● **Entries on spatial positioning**
___

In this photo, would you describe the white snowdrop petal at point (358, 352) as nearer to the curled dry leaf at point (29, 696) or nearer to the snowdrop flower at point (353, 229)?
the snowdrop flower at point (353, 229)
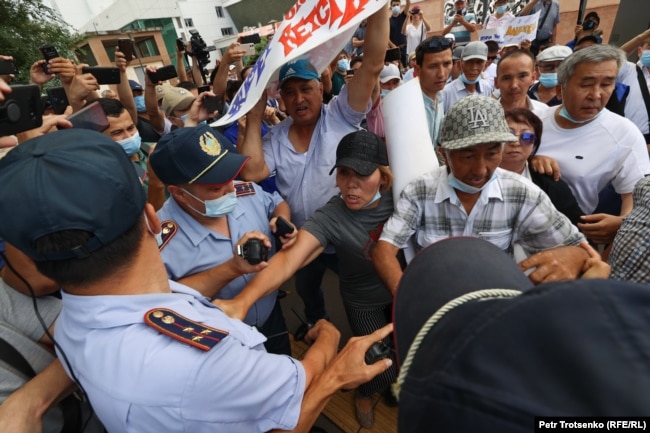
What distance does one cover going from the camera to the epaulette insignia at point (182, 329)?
85cm

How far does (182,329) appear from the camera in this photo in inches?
34.8

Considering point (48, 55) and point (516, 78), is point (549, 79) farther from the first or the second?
point (48, 55)

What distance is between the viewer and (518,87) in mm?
2955

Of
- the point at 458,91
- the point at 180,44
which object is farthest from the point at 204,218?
the point at 180,44

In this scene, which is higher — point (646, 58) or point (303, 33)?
point (303, 33)

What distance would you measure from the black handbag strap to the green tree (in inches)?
563

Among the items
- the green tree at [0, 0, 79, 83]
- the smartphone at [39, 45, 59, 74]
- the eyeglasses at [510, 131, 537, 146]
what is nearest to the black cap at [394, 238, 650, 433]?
the eyeglasses at [510, 131, 537, 146]

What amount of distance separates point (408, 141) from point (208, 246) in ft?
4.30

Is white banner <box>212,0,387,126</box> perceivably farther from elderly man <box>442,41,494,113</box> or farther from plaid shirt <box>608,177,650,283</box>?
elderly man <box>442,41,494,113</box>

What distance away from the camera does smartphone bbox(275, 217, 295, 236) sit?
178 centimetres

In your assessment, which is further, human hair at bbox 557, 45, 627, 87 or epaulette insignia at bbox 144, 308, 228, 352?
human hair at bbox 557, 45, 627, 87

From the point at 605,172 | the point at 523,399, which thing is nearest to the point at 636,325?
the point at 523,399

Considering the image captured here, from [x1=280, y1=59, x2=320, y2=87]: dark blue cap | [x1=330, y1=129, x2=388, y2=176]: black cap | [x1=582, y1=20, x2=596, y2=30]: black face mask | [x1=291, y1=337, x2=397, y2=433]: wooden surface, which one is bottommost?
[x1=291, y1=337, x2=397, y2=433]: wooden surface

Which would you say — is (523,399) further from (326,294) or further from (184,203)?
(326,294)
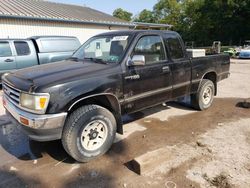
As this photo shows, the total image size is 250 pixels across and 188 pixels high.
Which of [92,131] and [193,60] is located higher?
[193,60]

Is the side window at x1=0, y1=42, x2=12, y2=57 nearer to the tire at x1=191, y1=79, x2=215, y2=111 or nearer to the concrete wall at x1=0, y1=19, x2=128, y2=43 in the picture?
the concrete wall at x1=0, y1=19, x2=128, y2=43

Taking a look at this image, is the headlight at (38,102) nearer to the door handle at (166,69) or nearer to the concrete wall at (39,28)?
the door handle at (166,69)

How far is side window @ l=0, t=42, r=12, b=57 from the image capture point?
810 cm

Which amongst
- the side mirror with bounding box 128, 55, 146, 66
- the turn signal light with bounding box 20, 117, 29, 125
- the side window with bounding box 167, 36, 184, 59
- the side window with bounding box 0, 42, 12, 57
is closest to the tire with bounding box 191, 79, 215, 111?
the side window with bounding box 167, 36, 184, 59

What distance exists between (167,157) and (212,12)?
44202mm

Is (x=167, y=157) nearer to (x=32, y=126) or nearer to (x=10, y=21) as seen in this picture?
(x=32, y=126)

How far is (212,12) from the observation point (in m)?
41.5

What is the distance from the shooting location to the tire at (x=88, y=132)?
10.2 ft

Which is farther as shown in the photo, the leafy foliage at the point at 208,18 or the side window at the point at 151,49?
the leafy foliage at the point at 208,18

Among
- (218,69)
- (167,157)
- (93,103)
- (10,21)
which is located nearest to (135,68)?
(93,103)

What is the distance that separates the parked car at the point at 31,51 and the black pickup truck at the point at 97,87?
492 centimetres

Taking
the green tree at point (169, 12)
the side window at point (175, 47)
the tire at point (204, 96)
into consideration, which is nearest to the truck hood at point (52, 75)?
the side window at point (175, 47)

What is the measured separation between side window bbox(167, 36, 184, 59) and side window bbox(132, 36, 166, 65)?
0.25 metres

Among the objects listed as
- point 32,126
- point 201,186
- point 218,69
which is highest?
point 218,69
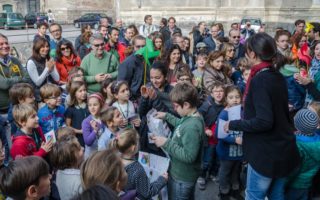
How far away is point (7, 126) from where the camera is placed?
4797 millimetres

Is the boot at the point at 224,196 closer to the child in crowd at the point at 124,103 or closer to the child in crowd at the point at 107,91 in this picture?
the child in crowd at the point at 124,103

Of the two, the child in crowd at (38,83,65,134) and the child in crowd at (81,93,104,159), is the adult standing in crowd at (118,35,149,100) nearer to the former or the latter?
the child in crowd at (81,93,104,159)

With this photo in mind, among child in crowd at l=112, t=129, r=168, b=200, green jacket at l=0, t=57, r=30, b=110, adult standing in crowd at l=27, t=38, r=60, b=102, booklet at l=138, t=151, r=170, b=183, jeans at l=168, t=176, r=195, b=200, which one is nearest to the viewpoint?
child in crowd at l=112, t=129, r=168, b=200

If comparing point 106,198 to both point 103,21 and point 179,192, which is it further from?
point 103,21

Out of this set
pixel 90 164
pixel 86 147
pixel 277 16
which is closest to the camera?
pixel 90 164

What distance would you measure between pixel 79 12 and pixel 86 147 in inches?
1541

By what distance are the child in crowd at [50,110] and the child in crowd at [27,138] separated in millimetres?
605

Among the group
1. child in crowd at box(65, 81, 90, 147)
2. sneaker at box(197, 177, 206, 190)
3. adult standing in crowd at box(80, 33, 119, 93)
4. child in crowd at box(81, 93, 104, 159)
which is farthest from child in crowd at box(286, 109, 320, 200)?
adult standing in crowd at box(80, 33, 119, 93)

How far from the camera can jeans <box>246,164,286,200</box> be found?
10.7 ft

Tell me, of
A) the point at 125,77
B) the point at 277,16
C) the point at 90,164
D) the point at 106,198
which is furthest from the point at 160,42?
the point at 277,16

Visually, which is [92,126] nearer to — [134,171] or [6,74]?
[134,171]

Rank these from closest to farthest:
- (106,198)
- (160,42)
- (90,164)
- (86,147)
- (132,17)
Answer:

___

● **Exercise instructions**
Recast the data from the line that contains "What is the distance from" through the line that contains "492 centimetres" as a Markdown table with the columns Row and Line, omitting any blank lines.

● **The output**
| Row | Line |
|---|---|
| 1 | What is the distance from the shooting location to the tire at (x=88, y=132)? |
| 2 | 10.2 ft |
| 3 | Which is farther as shown in the photo, the leafy foliage at the point at 208,18 or the side window at the point at 151,49? |
| 4 | the leafy foliage at the point at 208,18 |
| 5 | Among |
| 6 | - (218,69) |
| 7 | - (167,157) |
| 8 | - (93,103) |
| 9 | - (10,21) |
| 10 | which is located nearest to (135,68)? |
| 11 | (93,103) |
| 12 | What is the distance that separates the parked car at the point at 31,51 and the black pickup truck at the point at 97,87? |
| 13 | 492 centimetres |